I received a note from Epik CEO Rob Monster, who announced that Epik is now allowing its customers to effectively register some of their domain names at Epik forever. Rob’s email included a link to a press release published by Epik during the ICANN meeting in Barcelona. According to the press release, “Epik is the first ICANN-accredited registrar to offer the perpetual registration.”
Here’s a short excerpt from the press release:
“Forever domain registrations provide individuals and businesses with peace of mind. Once a Forever registration is secured, the future risk of domain loss due to administrative oversight or lack of funds is eliminated. While domain owners are still subject to legal use, domains can now become an enduring part of a will or estate, with continued managed registration compliance, even after the death of the original registrant. A Forever domain registration, which can be optionally combined with a Forever hosting plan, offers not only peace of mind, but also allows registrants to preserve their digital legacy, and on their terms.”
The cost of a .com “forever registration” at Epik runs $420. If a person were paying $10/year all-in to renew their .com domain name, that upfront cost would be 42 years worth of renewals (assuming the price stays the same over that time period).
The concept is certainly interesting. It would effectively reduce the concerns a domain owner may have over what happens to their domain names if they die. In theory, the names should essentially not expire, and the executor / courts could then determine what happens to the domain names in perpetuity. There shouldn’t be a scramble for friends and family to ensure domain names are renewed if something happens to someone suddenly.

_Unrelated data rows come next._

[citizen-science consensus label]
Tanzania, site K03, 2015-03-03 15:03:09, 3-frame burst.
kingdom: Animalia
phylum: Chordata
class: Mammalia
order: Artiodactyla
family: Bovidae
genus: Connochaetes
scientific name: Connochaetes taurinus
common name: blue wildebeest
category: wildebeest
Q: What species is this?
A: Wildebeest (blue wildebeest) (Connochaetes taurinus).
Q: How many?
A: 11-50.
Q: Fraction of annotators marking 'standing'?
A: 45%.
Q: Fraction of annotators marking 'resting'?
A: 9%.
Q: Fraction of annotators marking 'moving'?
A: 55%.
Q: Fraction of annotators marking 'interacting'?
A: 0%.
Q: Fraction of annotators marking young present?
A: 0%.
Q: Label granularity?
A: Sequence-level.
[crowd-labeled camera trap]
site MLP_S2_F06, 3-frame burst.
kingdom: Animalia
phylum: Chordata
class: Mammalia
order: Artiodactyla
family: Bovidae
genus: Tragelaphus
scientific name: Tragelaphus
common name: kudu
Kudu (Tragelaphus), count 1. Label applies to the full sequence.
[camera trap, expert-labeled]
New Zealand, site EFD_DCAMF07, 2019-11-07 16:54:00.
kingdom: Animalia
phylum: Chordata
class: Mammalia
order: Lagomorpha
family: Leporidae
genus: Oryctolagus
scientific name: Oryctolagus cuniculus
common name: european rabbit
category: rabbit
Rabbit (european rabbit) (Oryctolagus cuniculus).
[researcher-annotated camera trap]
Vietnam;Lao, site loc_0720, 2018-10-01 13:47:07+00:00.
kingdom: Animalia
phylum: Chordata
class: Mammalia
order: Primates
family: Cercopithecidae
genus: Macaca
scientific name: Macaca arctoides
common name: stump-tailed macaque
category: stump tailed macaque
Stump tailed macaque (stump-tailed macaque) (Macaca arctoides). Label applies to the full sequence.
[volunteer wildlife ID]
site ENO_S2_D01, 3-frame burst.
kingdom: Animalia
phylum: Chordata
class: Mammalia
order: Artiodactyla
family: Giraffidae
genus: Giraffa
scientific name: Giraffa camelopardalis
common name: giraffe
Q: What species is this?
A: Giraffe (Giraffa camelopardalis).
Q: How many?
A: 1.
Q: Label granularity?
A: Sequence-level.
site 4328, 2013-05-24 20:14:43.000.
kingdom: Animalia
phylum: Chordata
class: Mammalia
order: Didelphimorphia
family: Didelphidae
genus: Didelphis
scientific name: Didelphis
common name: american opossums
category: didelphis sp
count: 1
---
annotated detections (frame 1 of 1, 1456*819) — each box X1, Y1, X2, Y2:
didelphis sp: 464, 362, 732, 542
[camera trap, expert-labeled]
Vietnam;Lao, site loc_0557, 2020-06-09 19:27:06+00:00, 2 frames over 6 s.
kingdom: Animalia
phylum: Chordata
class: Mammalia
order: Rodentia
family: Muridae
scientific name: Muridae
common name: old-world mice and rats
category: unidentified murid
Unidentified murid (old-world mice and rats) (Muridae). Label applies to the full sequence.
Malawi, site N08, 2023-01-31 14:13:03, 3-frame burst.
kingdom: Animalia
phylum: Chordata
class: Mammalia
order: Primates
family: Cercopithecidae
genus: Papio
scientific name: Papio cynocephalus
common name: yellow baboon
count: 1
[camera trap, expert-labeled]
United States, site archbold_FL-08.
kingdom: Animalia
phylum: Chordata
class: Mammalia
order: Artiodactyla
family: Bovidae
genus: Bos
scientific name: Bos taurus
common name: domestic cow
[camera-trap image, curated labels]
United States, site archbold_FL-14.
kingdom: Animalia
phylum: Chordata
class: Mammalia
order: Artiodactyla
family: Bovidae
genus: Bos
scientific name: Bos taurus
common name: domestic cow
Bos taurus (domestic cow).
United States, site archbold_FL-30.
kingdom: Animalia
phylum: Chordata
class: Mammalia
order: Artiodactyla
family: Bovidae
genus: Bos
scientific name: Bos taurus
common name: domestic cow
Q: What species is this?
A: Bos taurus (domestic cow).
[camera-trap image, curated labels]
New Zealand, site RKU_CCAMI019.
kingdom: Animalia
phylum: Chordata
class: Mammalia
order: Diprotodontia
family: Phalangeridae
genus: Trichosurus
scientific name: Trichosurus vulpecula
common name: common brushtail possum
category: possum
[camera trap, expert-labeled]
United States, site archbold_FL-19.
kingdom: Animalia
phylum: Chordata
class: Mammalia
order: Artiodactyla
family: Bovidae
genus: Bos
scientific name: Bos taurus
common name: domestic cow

I asked Rob about what happens if a domain name is registered under this program at Epik and the owner sells the domain name or otherwise wishes to transfer it to a different domain registrar. Rob told me the feature is only available at Epik (at least for the time being), and they “are working with industry stakeholders to introduce peering and portability.”
If I were an Epik customer considering this offer, one concern I would have is if Epik goes out of business or Rob sells the company to an entity that doesn’t want to honor these registrations. To my knowledge, I do not believe there is a way to renew domain names “forever” at the registry level. People will have to trust that Epik will continue to renew these domain names on their behalf forever. Obviously, people place a lot of trust with their domain registrar, so this may not even be an issue for some people. The other concern is that I don’t plan to hold most of my investments for close to “forever,” so it would make more sense for me to renew for 5 or 10 years out and reevaluate annually.
Back in 2004, Network Solutions made news when the company apparently offered 100 year domain registrations. I don’t believe the company is still offering this. I am not sure what came of this program either.
It’s a neat idea, and it would be great if there is traction at the registry level and interest from other domain registrars.